Читаем Драма советской философии. (Книга — диалог) полностью

А Ильенков спорил, доказывая интерсубъективную реальность идеального, в корне меняющую и даже снимающую (в смысле aufheben) онтологические противоречия так называемой «первичнос — ти — вторичности» сознания, — доказывая, конечно же, не «разносчикам», а тем, кто, хотя и попал под влияние их научного имиджа, презрев по невезению своему философию как нечто не научное, но в принципе еще способен увлечься и Декартом, и Спинозой, и Фихте, и Гегелем, и Витгенштейном… тем же Выготским например, прочитав их и прочитанное сам обдумав. Ему это удавалось: его слово затягивало многих в мир философской классики, старой и современной. После, нередко, они и с ним спорили, и убеждали его… Можете поверить мне: Ильенков очень даже умел слушать чужую философскую речь и, обдумывая, принимать серьезные и толковые возражения.

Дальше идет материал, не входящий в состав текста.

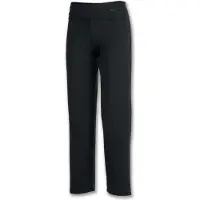 Joma Pantalon de jogging femme TARO II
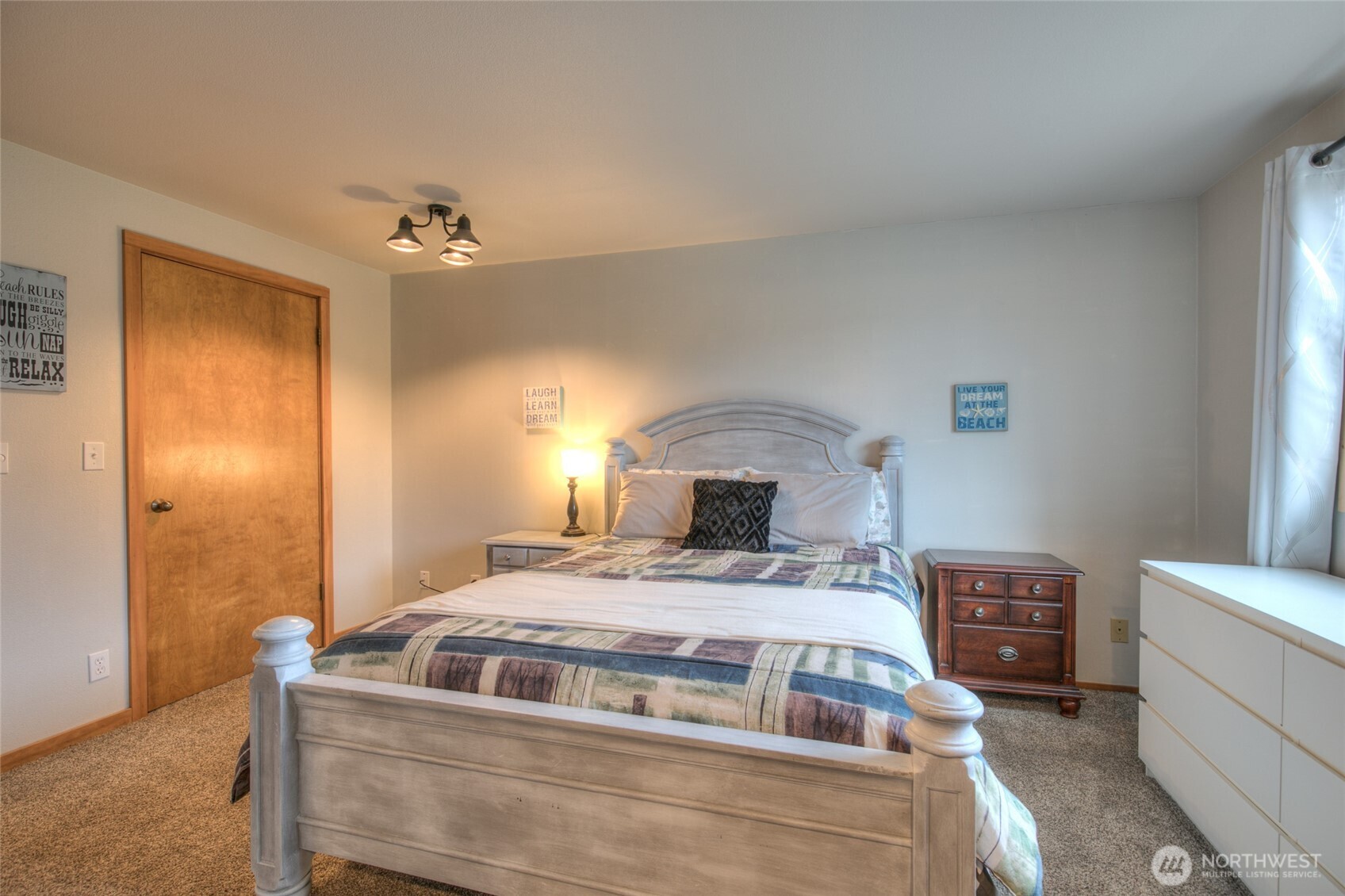 200 Ocean Lake Way NW Ocean Shores WA 98569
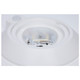 LED Disk Light (62-1820R1)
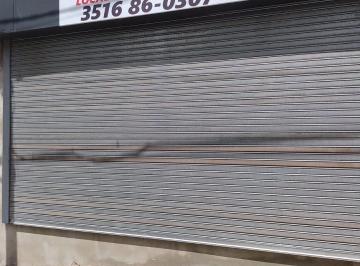 Local comercial · 166m² · 3 Ambientes · Alquiler - Local Comercial de 160 m² - Alberdi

Снова вспоминаю, как в последнюю свою осень он, усадив меня, как всегда в свое рабочее кресло, сам примостившись на его подлокотник (в подобных случаях — обычная его позиция, что и подтвердят многие), заставил читать написанные летом фрагменты рукописи будущей книги, а — на закуску — последние, свежие, утренние листки… Это были ^отредактированные еще главы книги о диалектике Ленина и метафизике современных наследников махизма. Я читал, он бежал глазами по следу моего взгляда28… Но вот, отложив рукопись, я стал упрекать его за чрезмерную резкость выражений («в умении ругаться ты самого Ильича перещеголял…»), за одностороннее, как мне показалось, истолкование фантастических повестей А.А.Богданова (Малиновского).

Последнее он категорически отверг: «Разве ты не видишь, что расчет Богданова на надсоциальную, надобщественную суть технократического управления обществом от имени науки — опасная антиутопия, но именно она у нас воплотилась в жизнь, прикрывая, как и положено, неограниченную власть того класса или слоя партбюрократии, который себя огосударствил в качестве тотального собственника и субъекта власти! Его частным интересами подчинено все в нашей жизни и лишь в воображении объединено мифом власти народной.

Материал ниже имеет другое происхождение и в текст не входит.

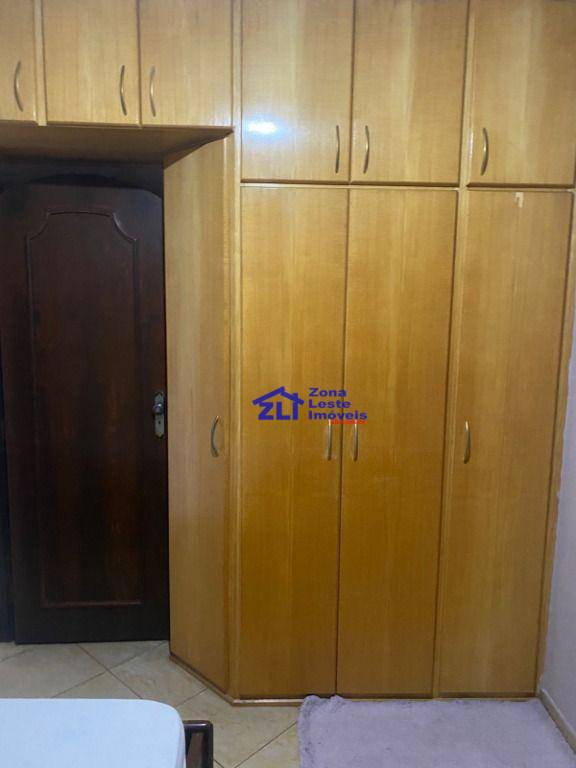 Sobrado à venda com 3 quartos, 125m² - Foto 8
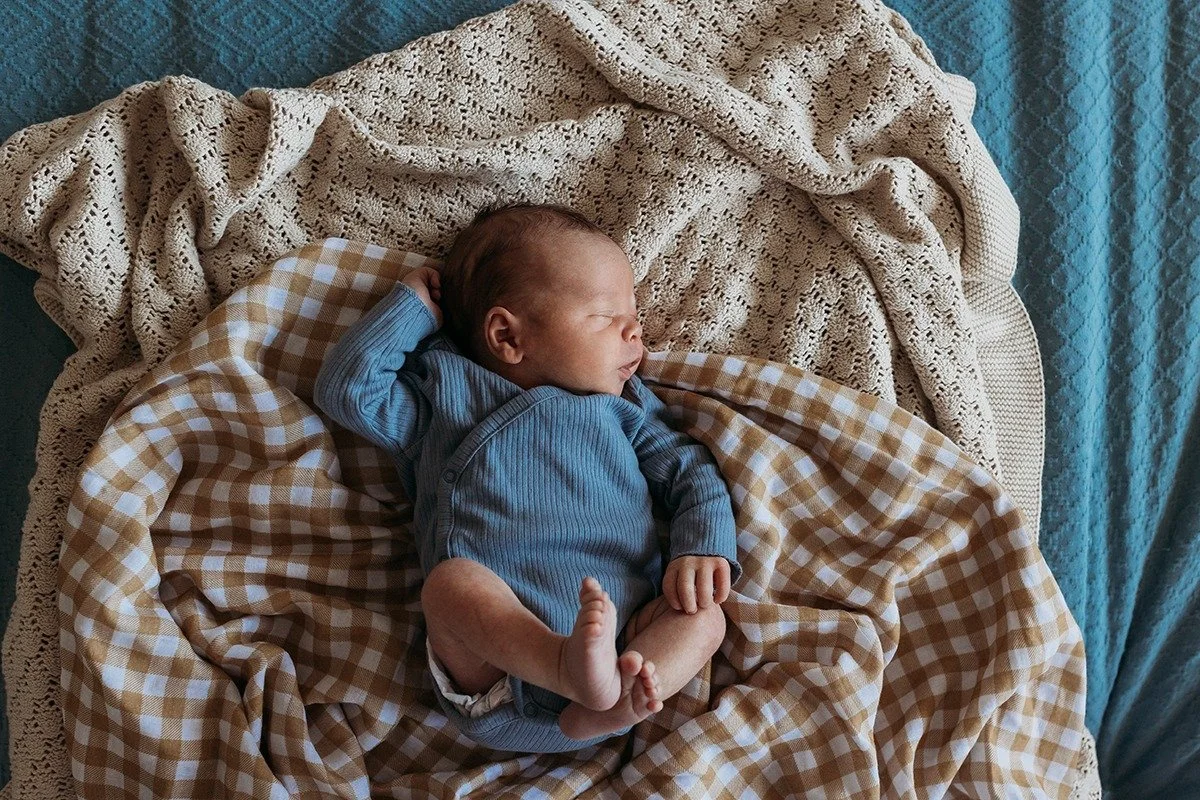 Lots of gorgeous babies coming in 2026! I am looking forward to capturing so many memories in the new year.  I have had an influx of bookings for next year so if you would like to secure a spot  reach out 🥰
.
.
#hawkesburynewbornphotographer #sydney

В действительности — это власть отнюдь не народа (что уже и само по себе — круглый квадрат), но и не технократов, хотя вся машина государства — уродливое воплощение именно их мечты о разумной машине, об искусственном интеллекте, мудро управляющим всем хозяйством и всеми нами в качестве еще одного безликого вождя! Романы Богданова — «Красная звезда» и «Инженер Менни», — утопия, осуществленная нами и у нас в стране. Утопия, способная еще лет сто поддерживать деспотизм и произвол субъектов власти государства — собственника и освящать сие мифом научно обоснованных, но ни разу не выполненных пятилетних планов и прочих «проектов века», всеми их клятвами о том, что нынешнее поколение будет жить при коммунизме — нами же, кандидатами и докторами «научной идеологии», тут же «научно» подтвержденными, всем лживым и пустым, а потому и наиболее громко звучащим пафосом всенародного единства в строительстве коммунизма!«29

Ну вот. Получилось еще одно, зато «самое последнее», личное воспоминание. Для цели моей, возможно, и не лишнее, но прямое ее обсуждение опять отодвинувшее. Только ведь о друзьях, ушедших от нас навсегда, вспоминается хорошее и только хорошее. Тем более мне об Эвальде хорошего хочется сказать как можно больше и как можно подробнее…

Но и при его жизни, и после — всякое говорили, да и сегодня говорят. Например, что он не был храбрым, что просто панически боялся репрессий, что поэтому не всегда писал то, что думал… И что именно поэтому лепил из нефилософа Ленина великого диалектика… Страх, несомненно, был и у него. И при его обостренной впечатлительности, видимо, не малый. Но не тот храбр, кто ничего не боится, а тот, кто и боясь, делает и говорит лишь то, что подсказывает ему совесть. Так вот это о нем на научном семинаре Института философии, посвященном его памяти (такие семинары до сего февраля в день его рождения проводились у нас ежегодно), один из старейших сотрудников института воскликнул: «Говорят иные, что Эвальд не был храбр. Только вот что получается: сколько я себя здесь помню, с этой трибуны в самые трудные времена только Эвальд говорил всегда то, что думал, да и писал он всегда лишь то, что думал, чем бы это ему ни грозило».